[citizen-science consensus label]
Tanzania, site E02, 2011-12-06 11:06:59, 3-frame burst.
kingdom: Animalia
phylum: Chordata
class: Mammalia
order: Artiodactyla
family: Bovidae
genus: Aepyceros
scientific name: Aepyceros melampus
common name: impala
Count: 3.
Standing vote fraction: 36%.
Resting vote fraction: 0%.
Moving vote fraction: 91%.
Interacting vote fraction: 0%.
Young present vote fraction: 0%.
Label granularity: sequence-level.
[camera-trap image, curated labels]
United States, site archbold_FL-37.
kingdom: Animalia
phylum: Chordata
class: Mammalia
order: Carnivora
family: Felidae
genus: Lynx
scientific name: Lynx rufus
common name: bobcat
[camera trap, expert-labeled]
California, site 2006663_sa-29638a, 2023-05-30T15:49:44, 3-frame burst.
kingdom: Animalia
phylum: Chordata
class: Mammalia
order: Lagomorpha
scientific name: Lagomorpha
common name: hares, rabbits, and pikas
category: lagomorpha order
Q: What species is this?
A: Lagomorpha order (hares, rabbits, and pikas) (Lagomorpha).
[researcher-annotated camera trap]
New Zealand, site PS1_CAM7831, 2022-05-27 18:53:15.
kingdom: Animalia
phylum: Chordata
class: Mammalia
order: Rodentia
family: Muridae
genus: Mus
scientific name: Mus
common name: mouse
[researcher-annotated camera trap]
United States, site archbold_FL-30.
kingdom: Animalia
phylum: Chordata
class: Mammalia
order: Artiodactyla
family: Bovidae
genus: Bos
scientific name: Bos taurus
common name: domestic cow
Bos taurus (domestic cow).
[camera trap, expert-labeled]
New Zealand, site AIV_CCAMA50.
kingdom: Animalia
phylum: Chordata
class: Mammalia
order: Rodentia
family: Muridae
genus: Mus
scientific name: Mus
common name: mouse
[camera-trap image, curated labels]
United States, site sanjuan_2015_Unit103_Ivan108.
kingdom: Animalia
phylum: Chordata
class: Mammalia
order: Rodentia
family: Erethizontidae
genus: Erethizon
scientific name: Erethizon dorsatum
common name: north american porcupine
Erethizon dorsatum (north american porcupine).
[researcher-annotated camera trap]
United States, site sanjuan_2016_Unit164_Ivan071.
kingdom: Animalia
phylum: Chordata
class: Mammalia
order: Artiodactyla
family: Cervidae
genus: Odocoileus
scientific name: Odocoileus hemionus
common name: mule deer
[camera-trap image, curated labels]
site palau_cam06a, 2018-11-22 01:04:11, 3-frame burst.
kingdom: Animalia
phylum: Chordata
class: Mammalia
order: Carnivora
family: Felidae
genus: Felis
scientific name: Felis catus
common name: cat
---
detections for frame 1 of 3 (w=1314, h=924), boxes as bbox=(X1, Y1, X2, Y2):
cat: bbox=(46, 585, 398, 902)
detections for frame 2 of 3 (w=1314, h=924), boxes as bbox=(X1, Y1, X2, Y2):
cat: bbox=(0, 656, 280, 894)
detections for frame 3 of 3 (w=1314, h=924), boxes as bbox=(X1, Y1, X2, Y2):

**TASK PROMPT**
Within the data above, how many lines include the word "Zealand"? Respond with the number only.

**SOLUTION TO THE PROBLEM**
2